▶ [Pasaje extraído]:
================================

Nada, pues, hay más importante para todos que el velar, y estar siempre preparados para aquella hora suprema, y alcanzar la gracia de bien morir. ¿Y qué medio más a propósito para obtenerla que acudir a San José y tomarle por protector y abogado para aquel terrible trance?
En primer lugar, él es para toda clase de personas el más acabado modelo de una vida santa, como la mejor preparación para bien morir. A esto se añade su privilegio singular de haber expirado dulcemente en brazos de Jesús y María. Todo cuanto se diga, en efecto, de la muerte preciosa de los Santos es apenas comparable a este privilegio de San José. La Iglesia misma lo celebra con estas palabras: “¡Oh sin par, feliz y bienaventurado José, en cuya hora extrema os asistieron juntos y solícitos Cristo y la Virgen con plácida faz!”. Además lo celebra permitiendo celebrar la fiesta del feliz tránsito de San José, y que se le invoque como protector y abogado especial para alcanzar una buena muerte.
Cuando, pues, así honra la Iglesia a este glorioso Santo, ¿no significa esto que a su juicio goza delante de Dios de un favor especial para alcanzar la gracia de bien morir, y que quiere que también sus hijos le honren como a Patrono de la buena muerte? Así por lo menos lo han entendido y lo entienden los fieles hijos de esta divina Madre, al erigirle altares y establecer congregaciones para acudir a él como al abogado de los agonizantes. Y ¡cuántos favores y consuelos han recibido de él los que así lo han invocado!
Acudamos, pues, siempre a él con filial confianza, y no dejemos pasar día alguno sin pedirle la gracia de bien morir. Pidámosle que sea nuestro protector y abogado en aquella hora tremenda, en la que tan poco han de valernos los honores, los intereses y aún los mejores amigos de la tierra….
Punto 2. San José poderosísimo abogado de los agonizantes como padre adoptivo del Divino Juez.
“Desnudo, dice Job, salí del vientre de mi madre, y desnudo volveré a ella” esto es, a la tierra o sepulcro. Y lo mismo nos sucede a todos los míseros mortales. Sí, todos nacimos desnudos, y desnudos iremos a parar en el sepulcro, sin que nos acompañen allá más que buenas obras o malas, para comparecer con ellas delante del Divino Juez.

================================

▶ [Datos proporcionados]:
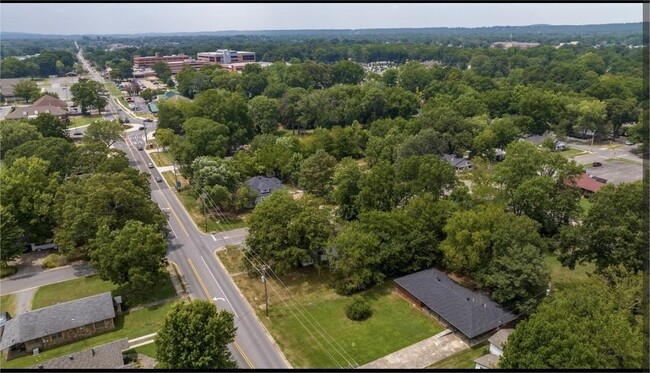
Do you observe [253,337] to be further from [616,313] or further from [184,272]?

================================

Cita sin cambios el pasaje del texto sobre San José que comienza en "Acudamos, pues, siempre" y termina en "delante del Divino Juez.". Las líneas no tienen ningún papel en esto.

Acudamos, pues, siempre a él con filial confianza, y no dejemos pasar día alguno sin pedirle la gracia de bien morir. Pidámosle que sea nuestro protector y abogado en aquella hora tremenda, en la que tan poco han de valernos los honores, los intereses y aún los mejores amigos de la tierra….
Punto 2. San José poderosísimo abogado de los agonizantes como padre adoptivo del Divino Juez.
“Desnudo, dice Job, salí del vientre de mi madre, y desnudo volveré a ella” esto es, a la tierra o sepulcro. Y lo mismo nos sucede a todos los míseros mortales. Sí, todos nacimos desnudos, y desnudos iremos a parar en el sepulcro, sin que nos acompañen allá más que buenas obras o malas, para comparecer con ellas delante del Divino Juez.